Borealis – Illusions (AFM Records)

Wednesday, 5th October 2022
Rating: 9 / 10

Canadian progressive power metal act Borealis have been steadily climbing the ranks through consistent, quality studio output as well as impressive live performances across North America and Europe through festival/ touring opportunities. Choosing to continue the storyline introduced on their last record The Offering, just given that viewpoint twist of the various children working through trauma events years later that shapes lives in unique ways – the longer downtime between records for Illusions really enhances the totality of the performances and songwriting, sprouting a fuller, detail-oriented experience that pays monumental dividends.

Bigger payoffs take place in terms of the layers of riffs, harmonies, hooks, plus melody possibilities track to track – as there’s more to peel off that may seem one way on the surface, only to deserve deeper inspection through subsequent processing/exposure.
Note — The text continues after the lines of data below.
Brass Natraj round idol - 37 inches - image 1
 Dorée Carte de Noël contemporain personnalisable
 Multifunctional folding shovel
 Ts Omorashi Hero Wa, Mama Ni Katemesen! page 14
The guitar tapestry between vocalist Matt Marinelli and Ken Fobert creates volleys of shimmering rhythms, supportive harmony/melodic runs in addition to ear bending break highlights – “My Fortress” and the calmer to chugging contrasts throughout “Abandon All Hope” two tantalizing arrangements that speak to these earworm components. Allowing guest musician Vikram Shankar to showcase his multi-dimensional sonic palate throughout in his keyboard/orchestration work gives the record that broader, spacious or larger than life/cinematic accents easily heard on “Ashes to Rain” through specific, pulsating swirls or contrasting heavier sequences during “Believer” to heighten tension/ emotion as momentum builds over the course of its 5:33 time frame. Female vocal support from Christine Hals during the shorter “Illusions” intro sets the mood of the record off in resplendent glory, while Lynsey Ward registers thoughtfully as a duet partner for the majestic, ethereal ballad “Burning Tears” – a feather in the cap of the band to place prime time players in proper positions for the end cause of coloring already excellent performances into off the charts, game changing ones. The concluding eleven-minute plus “The Phantom Silence” showcases Borealis at their dynamic best – riffs that pull from melodic death, progressive, and power angles, diverse tempo changes, guitar/keyboard parts weaving in, out, and around the verses, a mid-section atmospheric transition before the bombast/aggression cascades shift into a dramatic finish.

Lest we not forget the challenging duties of drummer Sean Dowell to engineer/mix all these sounds into a fair, cohesive record and you understand that Borealis for Illusions continues to boldly embrace a love of progressive power metal with teeth, dynamic intent, moving listeners who crave material that isn’t disposable. Ideal for people into Evergrey, Symphony X, and others in that ilk.